# Strange Things you find on the woods



## wartomods (Jul 9, 2009)

There are several interesting or creepy things that sometimes we come across, but one thing that creeps the hell out of me is when i find old dolls in the forest. I know it is just regular domestic garbage, but i find it extremely disturbing.


----------



## ianfernite (Jul 9, 2009)

Oh wow.
You win.


----------



## rideitlikeyoustoleit (Jul 9, 2009)

AHHHHHHHHHHHHHHHH! That is so fucking creepy!


----------



## DeadGeneration (Jul 27, 2009)

I always thought it was weird that no matter how deep in the woods you get there will always be an f'd up car and some beer cans.


----------



## LiveFreeDieFree (Dec 20, 2013)

I found an old rusted out .22 repeater in a field. There's a hundred reasons that could've ended p there and none of them are good.


----------



## DesertRat (Dec 21, 2013)

Strangest things, eh?

Complete couch

Recliner (nowhere near the couch)

Shot up cars (always makes a person question the activities that led to that particular moment)

A dark haired cloth doll

Random pieces of old lumber

The odd piece of clothing

A *VERY* rusted dagger, Mother of Pearl grip, half of which was missing.

I chose to not take any of the items, as they were obviously where they were for a reason, and I didn't want to mess with Karma.


----------



## pigpen (Dec 21, 2013)

abandoned meth lab with fire damage


----------



## kidbob (Dec 27, 2013)

this is probably the weirdest thing i have found lol........ i found it at the hop out in montgomery:


----------



## Matt Derrick (Dec 27, 2013)

kidbob said:


> this is probably the weirdest thing i have found lol........ i found it at the hop out in montgomery:



damn, that's weird. (i fixed the image embed for you).


----------



## enocifer (Dec 28, 2013)

Looks like a potato....


----------



## landpirate (Dec 28, 2013)

I nearly always find porn magazines in the woods. What is that all about?!? Actually don't answer that...


----------



## Matt Derrick (Dec 28, 2013)

landpirate said:


> I nearly always find porn magazines in the woods. What is that all about?!? Actually don't answer that...



Yeah, me too. I think there's some kind of backwoods porn repression being acted out.


----------



## pigpen (Dec 29, 2013)

Matt Derrick said:


> Yeah, me too. I think there's some kind of backwoods porn repression being acted out.



If you're in the woods anywhere near a truck stop or rest station, you're almost guaranteed to find some porn, used condoms, shit stained undies, empty N20 cartridges, broken meth bubbles, pocket pussy/dildos and all other sorts of mean, nasty things just layin around.

**How to complete this task**
Reproduce everything in the woods thread from "## wartomods (Jul" down to "it extremely disturbing.". Work only from the woods thread.

**Source material**
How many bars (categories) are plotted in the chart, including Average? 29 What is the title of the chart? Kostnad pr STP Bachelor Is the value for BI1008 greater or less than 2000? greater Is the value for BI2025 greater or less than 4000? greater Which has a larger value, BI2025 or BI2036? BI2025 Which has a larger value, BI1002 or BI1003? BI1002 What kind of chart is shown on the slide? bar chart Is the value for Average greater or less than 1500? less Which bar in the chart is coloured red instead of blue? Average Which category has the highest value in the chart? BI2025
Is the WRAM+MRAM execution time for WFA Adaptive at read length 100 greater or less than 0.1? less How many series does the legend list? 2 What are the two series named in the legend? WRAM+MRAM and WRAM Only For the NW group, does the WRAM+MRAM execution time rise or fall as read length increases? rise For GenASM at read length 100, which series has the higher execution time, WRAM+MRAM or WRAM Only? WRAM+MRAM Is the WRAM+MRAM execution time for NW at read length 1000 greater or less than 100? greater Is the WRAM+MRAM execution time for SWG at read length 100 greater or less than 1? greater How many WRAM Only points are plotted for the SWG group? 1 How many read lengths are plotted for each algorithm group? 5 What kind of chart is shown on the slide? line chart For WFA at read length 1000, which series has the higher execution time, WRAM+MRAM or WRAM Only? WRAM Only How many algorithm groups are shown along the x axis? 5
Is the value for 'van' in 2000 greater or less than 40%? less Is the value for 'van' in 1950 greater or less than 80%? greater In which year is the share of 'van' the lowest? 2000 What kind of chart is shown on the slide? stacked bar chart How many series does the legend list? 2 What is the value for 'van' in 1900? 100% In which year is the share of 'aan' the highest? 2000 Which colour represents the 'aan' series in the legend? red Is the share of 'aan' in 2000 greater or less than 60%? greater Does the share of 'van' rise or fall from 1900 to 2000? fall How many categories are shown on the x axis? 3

---

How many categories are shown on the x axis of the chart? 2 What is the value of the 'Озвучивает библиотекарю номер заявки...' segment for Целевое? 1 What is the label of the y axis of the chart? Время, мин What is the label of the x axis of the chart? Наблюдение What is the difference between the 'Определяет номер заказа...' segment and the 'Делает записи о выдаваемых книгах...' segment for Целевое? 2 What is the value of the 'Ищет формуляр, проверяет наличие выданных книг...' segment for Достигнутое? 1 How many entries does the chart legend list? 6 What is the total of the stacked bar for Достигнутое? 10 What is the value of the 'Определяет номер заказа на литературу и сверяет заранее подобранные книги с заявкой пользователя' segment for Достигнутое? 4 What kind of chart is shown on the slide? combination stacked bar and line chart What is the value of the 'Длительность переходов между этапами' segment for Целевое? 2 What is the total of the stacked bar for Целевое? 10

**Result**
## wartomods (Jul 9, 2009)

There are several interesting or creepy things that sometimes we come across, but one thing that creeps the hell out of me is when i find old dolls in the forest. I know it is just regular domestic garbage, but i find it extremely disturbing.